[Exercise passage]
Roaccutane is another drug dermatologists may prescribe for resistant patients. This is usually prescribed at a low dose which can be effective and reduce the side effects associated with the drug. Oral antibiotics tend to produce faster results than topical medications alone and are preferable in more severe cases of rosacea. They should be taken for several months but only at a low dose.
Your dermatologiost will provide more information about different antibiotics. Cortisone creams should not be used as a rosacea treatment because they can further affect blood vessels leading to worsened Rosacea with pustule formation. New developments in light therapy are now enjoying very good press, heralding their capability to destroy the tiny ruptured blood vessels that cause flushing, without damaging the surrounding tissue.
There are two main types of light and laser therapy currently being used to reduce unsightly blood vessels:
- Intense Pulsed Light (IPL)
- Pulsed Dye Laser (PDL)
The PDL has been used to treat port wine stains since the mid-1980s and is currently the treatment of choice for cutaneous vascular lesions. This laser selectively targets vascular lesions through selective absorption of light by oxhemoglobin without epidermal damage.

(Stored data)
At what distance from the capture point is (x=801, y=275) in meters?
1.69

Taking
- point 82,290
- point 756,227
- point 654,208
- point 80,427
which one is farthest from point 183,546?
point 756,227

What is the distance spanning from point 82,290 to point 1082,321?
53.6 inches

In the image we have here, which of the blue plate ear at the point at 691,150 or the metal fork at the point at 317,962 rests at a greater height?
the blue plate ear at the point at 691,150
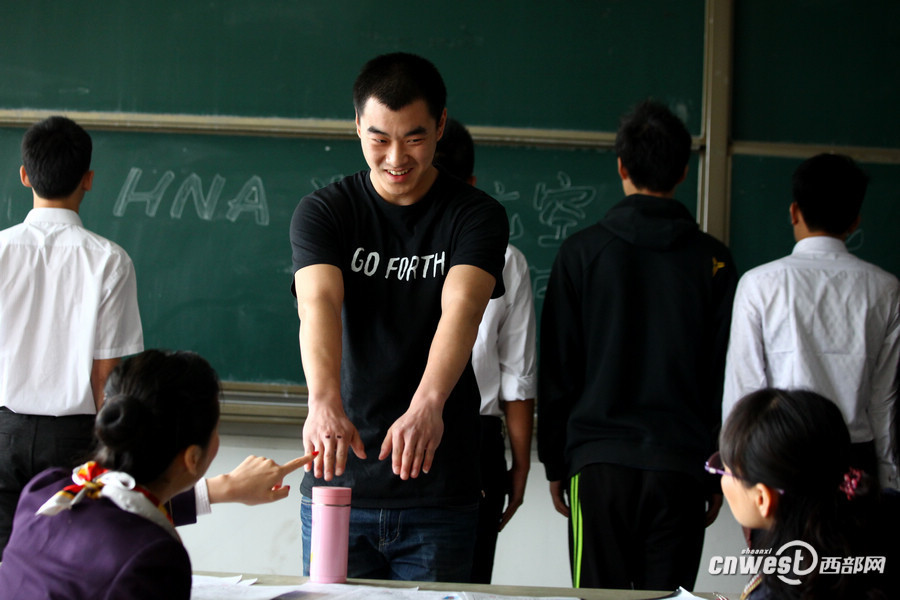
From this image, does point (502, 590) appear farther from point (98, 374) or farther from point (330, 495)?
point (98, 374)

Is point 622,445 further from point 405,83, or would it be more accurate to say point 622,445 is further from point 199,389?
point 199,389

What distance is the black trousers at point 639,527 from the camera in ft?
6.55

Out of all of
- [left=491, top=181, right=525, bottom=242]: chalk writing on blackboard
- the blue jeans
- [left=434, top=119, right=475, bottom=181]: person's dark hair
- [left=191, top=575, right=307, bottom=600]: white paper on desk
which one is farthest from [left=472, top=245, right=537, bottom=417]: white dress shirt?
[left=191, top=575, right=307, bottom=600]: white paper on desk

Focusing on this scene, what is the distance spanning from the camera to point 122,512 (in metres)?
1.05

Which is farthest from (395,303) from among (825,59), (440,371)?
(825,59)

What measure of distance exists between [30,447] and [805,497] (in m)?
1.82

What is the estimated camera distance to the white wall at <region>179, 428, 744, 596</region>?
2955 millimetres

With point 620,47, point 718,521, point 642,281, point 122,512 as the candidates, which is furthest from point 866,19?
point 122,512

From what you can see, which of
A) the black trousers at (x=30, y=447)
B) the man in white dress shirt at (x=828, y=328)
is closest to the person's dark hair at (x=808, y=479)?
the man in white dress shirt at (x=828, y=328)

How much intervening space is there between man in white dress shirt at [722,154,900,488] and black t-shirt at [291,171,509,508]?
0.90 m

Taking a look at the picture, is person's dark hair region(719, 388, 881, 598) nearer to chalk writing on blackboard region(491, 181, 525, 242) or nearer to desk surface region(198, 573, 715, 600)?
desk surface region(198, 573, 715, 600)

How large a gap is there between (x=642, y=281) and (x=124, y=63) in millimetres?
1911

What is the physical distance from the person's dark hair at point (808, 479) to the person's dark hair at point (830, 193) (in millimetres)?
1191

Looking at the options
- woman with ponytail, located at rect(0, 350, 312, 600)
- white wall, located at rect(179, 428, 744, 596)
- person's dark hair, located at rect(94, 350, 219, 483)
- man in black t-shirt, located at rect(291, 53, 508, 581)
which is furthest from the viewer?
white wall, located at rect(179, 428, 744, 596)
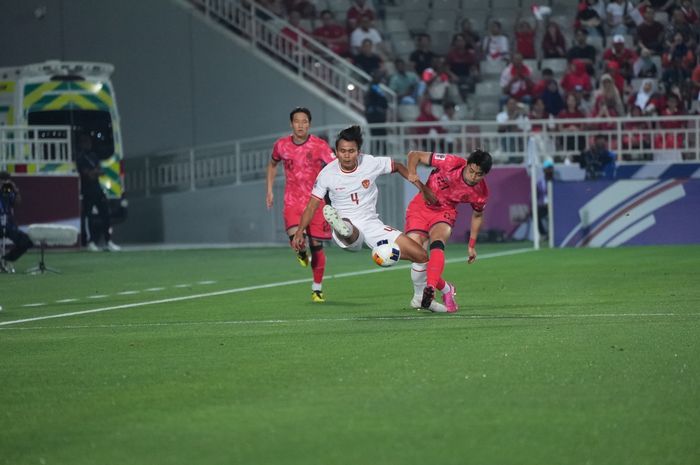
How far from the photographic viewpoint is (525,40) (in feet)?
112

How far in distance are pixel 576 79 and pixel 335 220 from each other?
18841 millimetres

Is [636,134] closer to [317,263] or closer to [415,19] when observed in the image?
[415,19]

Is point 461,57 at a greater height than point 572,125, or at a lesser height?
greater

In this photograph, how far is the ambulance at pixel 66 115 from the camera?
3053 cm

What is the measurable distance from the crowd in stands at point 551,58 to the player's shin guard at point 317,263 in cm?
1481

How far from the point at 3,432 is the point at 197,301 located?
29.3 feet

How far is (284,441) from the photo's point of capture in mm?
7293

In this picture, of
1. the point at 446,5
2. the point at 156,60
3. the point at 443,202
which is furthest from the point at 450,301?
the point at 446,5

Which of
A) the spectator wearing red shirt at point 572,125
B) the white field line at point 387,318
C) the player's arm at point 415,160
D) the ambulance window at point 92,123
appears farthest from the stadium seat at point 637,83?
the white field line at point 387,318

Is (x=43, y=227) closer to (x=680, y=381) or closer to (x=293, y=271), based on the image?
(x=293, y=271)

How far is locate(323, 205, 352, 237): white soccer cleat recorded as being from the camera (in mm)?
14425

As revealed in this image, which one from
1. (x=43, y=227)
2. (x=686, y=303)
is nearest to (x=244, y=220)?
(x=43, y=227)

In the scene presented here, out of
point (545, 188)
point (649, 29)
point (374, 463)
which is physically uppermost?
point (649, 29)

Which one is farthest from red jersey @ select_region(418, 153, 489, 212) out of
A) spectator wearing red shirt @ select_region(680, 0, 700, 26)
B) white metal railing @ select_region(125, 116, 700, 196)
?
spectator wearing red shirt @ select_region(680, 0, 700, 26)
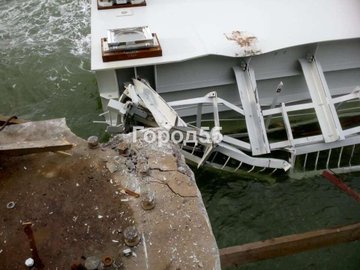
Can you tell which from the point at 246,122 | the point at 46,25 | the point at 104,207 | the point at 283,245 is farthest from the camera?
the point at 46,25

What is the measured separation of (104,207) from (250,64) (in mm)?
3826

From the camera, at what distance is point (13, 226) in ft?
10.0

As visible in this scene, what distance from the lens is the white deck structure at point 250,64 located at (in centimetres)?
546

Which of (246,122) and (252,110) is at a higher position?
(252,110)

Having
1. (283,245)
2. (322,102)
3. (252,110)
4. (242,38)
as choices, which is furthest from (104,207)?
(322,102)

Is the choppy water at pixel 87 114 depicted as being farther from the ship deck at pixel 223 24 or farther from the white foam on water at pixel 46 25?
the ship deck at pixel 223 24

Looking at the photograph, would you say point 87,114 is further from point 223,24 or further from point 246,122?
point 246,122

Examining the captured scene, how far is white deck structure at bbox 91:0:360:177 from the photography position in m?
5.46

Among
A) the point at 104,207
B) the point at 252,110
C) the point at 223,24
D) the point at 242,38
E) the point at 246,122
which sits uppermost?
the point at 223,24

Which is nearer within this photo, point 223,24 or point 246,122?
point 246,122

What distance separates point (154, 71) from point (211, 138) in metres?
1.49

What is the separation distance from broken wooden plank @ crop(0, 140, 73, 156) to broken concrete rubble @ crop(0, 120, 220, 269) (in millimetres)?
157

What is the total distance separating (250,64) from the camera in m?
6.05

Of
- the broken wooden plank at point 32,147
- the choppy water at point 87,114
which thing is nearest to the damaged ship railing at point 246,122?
the choppy water at point 87,114
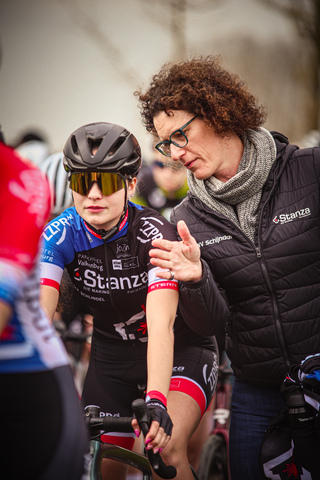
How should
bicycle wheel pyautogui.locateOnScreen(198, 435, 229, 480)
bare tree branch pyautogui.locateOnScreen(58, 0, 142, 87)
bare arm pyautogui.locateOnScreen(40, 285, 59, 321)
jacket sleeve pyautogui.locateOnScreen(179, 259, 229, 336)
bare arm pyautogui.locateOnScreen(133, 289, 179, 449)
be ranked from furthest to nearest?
1. bare tree branch pyautogui.locateOnScreen(58, 0, 142, 87)
2. bicycle wheel pyautogui.locateOnScreen(198, 435, 229, 480)
3. bare arm pyautogui.locateOnScreen(40, 285, 59, 321)
4. jacket sleeve pyautogui.locateOnScreen(179, 259, 229, 336)
5. bare arm pyautogui.locateOnScreen(133, 289, 179, 449)

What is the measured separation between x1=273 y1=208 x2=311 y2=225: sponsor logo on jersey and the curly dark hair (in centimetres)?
62

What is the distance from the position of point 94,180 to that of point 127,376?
4.02 feet

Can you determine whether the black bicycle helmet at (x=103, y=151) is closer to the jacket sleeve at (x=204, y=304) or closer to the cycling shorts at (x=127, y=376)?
the jacket sleeve at (x=204, y=304)

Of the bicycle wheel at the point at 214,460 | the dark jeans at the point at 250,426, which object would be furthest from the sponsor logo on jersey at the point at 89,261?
the bicycle wheel at the point at 214,460

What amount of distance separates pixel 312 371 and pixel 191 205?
3.88 feet

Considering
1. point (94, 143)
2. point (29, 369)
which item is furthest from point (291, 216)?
point (29, 369)

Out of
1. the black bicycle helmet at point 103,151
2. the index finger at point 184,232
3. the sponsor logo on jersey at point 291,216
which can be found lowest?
the index finger at point 184,232

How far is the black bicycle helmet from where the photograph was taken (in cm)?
278

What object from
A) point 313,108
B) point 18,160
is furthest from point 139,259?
point 313,108

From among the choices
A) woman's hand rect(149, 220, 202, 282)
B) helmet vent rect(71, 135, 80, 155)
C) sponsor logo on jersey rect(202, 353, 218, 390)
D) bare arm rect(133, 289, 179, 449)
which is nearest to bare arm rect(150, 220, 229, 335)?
woman's hand rect(149, 220, 202, 282)

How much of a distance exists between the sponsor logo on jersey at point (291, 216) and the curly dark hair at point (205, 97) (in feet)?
2.02

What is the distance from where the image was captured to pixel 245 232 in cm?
286

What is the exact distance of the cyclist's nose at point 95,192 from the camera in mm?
2742

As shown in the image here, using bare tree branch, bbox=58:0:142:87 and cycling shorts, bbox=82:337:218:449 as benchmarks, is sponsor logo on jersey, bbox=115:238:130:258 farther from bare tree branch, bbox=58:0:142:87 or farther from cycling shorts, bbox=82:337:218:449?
bare tree branch, bbox=58:0:142:87
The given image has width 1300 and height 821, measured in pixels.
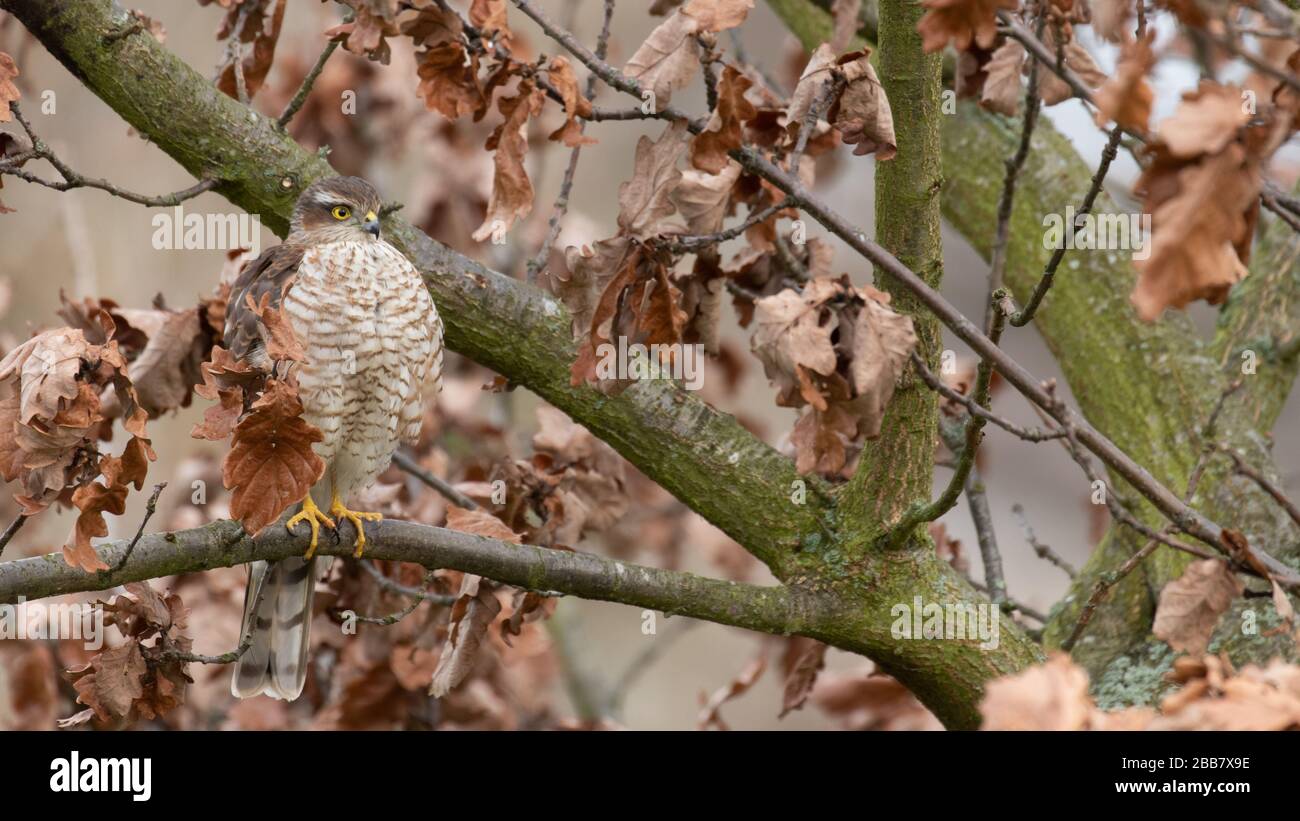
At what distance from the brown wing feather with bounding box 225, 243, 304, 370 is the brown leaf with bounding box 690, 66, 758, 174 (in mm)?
1324

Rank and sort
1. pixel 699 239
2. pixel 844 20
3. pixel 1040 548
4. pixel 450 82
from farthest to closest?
pixel 1040 548 → pixel 844 20 → pixel 450 82 → pixel 699 239

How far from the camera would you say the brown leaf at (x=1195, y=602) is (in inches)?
83.4

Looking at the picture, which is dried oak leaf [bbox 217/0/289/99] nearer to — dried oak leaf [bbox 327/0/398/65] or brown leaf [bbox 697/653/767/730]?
dried oak leaf [bbox 327/0/398/65]

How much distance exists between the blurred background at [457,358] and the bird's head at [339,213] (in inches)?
Result: 19.6

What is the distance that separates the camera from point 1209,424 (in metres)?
3.12

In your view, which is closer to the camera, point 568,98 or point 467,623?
point 568,98

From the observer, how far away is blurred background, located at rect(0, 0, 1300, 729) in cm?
501

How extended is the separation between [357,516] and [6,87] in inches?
49.3

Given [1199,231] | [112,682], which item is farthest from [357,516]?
[1199,231]

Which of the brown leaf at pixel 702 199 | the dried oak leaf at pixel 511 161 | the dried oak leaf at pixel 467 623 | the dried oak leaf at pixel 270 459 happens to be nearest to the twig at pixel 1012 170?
the brown leaf at pixel 702 199

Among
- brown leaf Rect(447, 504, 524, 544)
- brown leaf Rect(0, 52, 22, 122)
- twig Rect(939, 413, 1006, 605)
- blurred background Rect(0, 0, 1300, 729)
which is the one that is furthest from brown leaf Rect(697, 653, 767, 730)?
brown leaf Rect(0, 52, 22, 122)

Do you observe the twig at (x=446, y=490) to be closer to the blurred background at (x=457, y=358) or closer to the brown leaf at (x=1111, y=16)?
the blurred background at (x=457, y=358)

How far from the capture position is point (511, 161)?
265 centimetres

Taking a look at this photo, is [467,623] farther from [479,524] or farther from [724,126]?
[724,126]
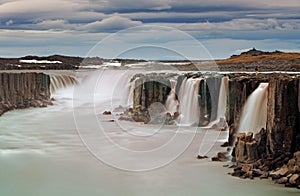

[Work to complete]
Copy the full passage on rosacea treatments word for word.

[Your response]
Roaccutane is another drug dermatologists may prescribe for resistant patients. This is usually prescribed at a low dose which can be effective and reduce the side effects associated with the drug. Oral antibiotics tend to produce faster results than topical medications alone and are preferable in more severe cases of rosacea. They should be taken for several months but only at a low dose.
Your dermatologiost will provide more information about different antibiotics. Cortisone creams should not be used as a rosacea treatment because they can further affect blood vessels leading to worsened Rosacea with pustule formation. New developments in light therapy are now enjoying very good press, heralding their capability to destroy the tiny ruptured blood vessels that cause flushing, without damaging the surrounding tissue.
There are two main types of light and laser therapy currently being used to reduce unsightly blood vessels:
- Intense Pulsed Light (IPL)
- Pulsed Dye Laser (PDL)
The PDL has been used to treat port wine stains since the mid-1980s and is currently the treatment of choice for cutaneous vascular lesions. This laser selectively targets vascular lesions through selective absorption of light by oxhemoglobin without epidermal damage.